▸ **Records for processing**:
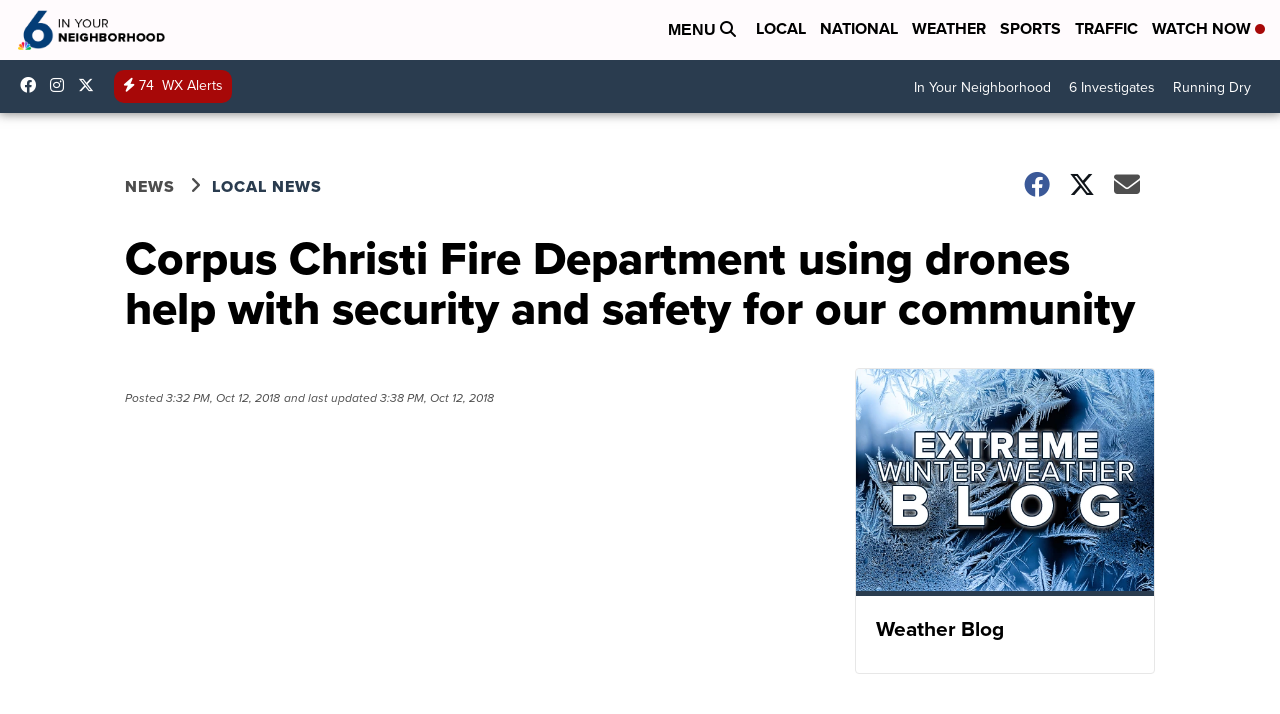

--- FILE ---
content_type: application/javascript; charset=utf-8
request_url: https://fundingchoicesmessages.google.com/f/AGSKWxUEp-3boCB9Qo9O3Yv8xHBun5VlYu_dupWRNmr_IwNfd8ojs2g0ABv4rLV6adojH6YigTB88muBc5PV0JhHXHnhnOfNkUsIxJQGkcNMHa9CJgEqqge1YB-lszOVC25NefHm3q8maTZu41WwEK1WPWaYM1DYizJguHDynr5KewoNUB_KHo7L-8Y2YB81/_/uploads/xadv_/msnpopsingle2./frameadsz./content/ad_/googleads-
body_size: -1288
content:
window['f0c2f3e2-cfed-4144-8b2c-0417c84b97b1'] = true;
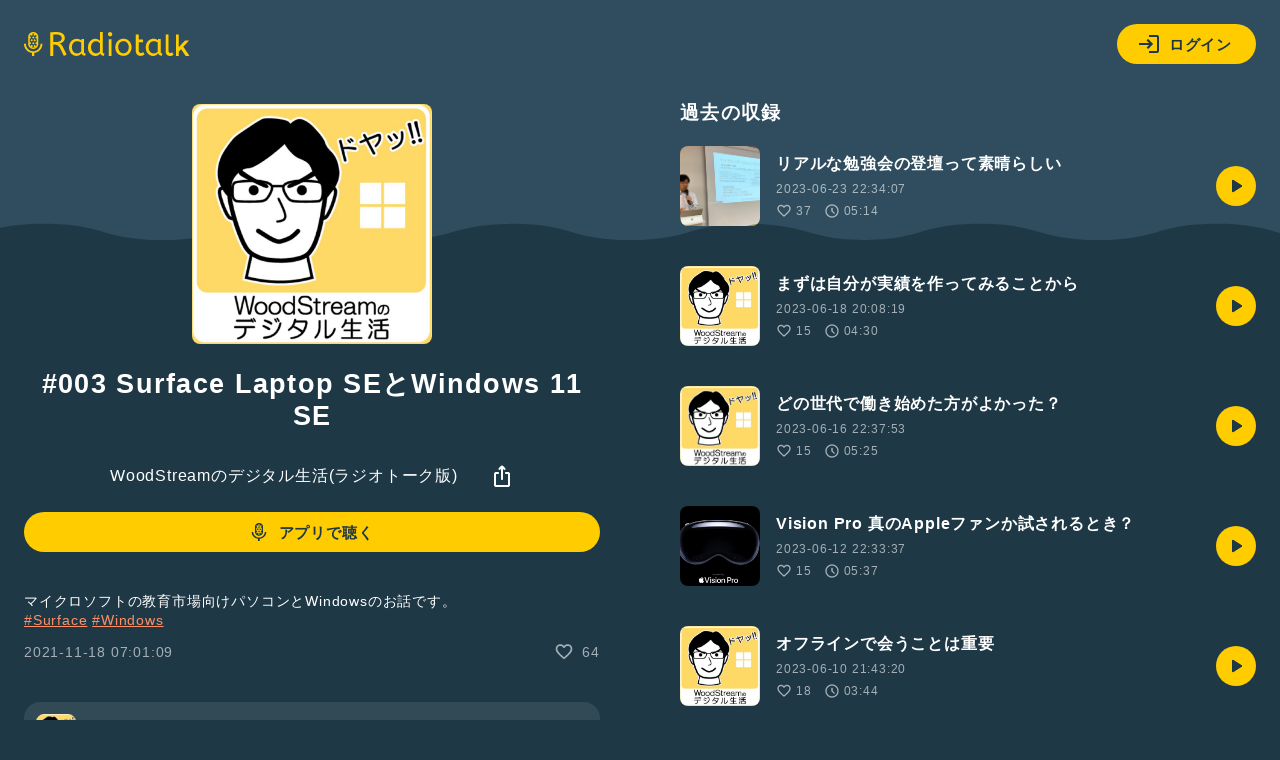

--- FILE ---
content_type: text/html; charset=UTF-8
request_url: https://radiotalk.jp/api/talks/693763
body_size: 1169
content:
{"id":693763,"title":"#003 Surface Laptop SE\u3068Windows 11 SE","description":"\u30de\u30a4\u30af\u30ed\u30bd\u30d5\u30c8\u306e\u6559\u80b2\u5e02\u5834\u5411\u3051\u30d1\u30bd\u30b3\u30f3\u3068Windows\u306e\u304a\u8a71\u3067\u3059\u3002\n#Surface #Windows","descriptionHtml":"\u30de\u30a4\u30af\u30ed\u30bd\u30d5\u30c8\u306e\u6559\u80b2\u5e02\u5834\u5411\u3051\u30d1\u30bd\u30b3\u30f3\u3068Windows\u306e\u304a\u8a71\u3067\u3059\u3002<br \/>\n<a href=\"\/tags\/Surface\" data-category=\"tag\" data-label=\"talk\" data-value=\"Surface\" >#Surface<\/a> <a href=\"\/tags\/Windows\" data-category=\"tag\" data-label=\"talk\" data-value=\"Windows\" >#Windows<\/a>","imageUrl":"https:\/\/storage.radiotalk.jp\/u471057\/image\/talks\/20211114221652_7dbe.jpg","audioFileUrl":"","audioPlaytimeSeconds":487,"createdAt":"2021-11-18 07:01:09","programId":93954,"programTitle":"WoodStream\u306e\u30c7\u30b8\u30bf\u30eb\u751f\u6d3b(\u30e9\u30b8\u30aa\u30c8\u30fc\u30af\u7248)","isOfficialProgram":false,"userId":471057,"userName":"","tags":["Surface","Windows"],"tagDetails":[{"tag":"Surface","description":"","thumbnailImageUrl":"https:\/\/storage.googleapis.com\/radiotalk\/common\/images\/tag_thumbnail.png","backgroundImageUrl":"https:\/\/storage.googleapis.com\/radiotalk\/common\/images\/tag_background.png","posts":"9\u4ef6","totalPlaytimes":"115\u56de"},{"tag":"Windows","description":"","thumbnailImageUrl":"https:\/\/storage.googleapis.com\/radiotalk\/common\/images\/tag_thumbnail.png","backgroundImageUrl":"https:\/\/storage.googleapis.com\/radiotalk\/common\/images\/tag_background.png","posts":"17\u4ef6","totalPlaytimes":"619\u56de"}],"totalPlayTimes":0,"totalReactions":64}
...
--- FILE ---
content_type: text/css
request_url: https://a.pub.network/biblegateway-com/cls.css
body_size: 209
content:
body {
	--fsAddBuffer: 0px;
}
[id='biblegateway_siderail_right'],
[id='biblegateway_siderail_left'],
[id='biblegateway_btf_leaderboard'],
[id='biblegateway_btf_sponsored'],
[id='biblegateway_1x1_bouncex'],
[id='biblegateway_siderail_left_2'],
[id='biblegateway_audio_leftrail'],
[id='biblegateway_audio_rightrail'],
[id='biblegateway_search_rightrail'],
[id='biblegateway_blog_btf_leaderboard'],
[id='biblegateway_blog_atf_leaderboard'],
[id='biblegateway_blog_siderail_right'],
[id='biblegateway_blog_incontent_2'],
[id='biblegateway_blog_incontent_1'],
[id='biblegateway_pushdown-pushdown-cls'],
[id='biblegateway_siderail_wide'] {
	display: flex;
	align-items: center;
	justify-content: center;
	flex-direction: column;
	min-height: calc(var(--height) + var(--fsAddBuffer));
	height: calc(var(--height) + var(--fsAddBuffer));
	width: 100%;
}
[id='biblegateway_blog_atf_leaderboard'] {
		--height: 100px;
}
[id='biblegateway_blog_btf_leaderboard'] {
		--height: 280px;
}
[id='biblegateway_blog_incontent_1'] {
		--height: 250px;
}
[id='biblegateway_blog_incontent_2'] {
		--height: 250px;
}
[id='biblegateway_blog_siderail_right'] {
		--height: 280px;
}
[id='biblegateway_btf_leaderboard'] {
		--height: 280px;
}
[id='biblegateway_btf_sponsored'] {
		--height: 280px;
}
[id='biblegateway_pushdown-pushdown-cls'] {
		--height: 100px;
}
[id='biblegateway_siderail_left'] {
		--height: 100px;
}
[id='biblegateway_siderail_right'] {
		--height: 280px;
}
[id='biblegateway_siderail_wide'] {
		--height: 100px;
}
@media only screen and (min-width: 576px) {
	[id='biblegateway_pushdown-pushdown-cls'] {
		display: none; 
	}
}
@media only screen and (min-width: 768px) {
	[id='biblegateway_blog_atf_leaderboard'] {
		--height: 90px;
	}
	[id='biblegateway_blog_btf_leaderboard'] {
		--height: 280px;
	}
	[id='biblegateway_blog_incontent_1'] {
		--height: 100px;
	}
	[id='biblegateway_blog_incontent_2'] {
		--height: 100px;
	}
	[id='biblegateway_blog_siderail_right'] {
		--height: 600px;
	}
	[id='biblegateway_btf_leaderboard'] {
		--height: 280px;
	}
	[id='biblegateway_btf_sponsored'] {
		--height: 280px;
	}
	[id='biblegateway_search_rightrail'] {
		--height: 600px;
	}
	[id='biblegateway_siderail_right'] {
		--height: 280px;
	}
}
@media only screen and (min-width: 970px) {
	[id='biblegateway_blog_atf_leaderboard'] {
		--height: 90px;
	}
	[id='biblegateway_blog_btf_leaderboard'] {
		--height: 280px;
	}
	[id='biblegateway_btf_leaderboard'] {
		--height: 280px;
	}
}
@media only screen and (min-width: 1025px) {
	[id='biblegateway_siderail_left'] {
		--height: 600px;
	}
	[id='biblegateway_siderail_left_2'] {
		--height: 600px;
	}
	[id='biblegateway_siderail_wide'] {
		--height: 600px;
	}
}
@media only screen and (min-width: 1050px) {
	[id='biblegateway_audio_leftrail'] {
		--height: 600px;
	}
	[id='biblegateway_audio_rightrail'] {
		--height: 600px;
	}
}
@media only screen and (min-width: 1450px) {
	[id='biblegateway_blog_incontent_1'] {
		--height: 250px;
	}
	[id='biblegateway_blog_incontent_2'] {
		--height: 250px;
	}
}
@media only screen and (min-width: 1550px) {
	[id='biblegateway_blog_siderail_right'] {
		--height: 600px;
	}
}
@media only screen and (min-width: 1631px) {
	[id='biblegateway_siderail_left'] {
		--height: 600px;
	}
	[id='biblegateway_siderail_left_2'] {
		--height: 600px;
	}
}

▸ **Exercise brief**:
Where a line above includes "fsAddBuffer", copy that line.

▸ **Written response**:
	--fsAddBuffer: 0px;
	min-height: calc(var(--height) + var(--fsAddBuffer));
	height: calc(var(--height) + var(--fsAddBuffer));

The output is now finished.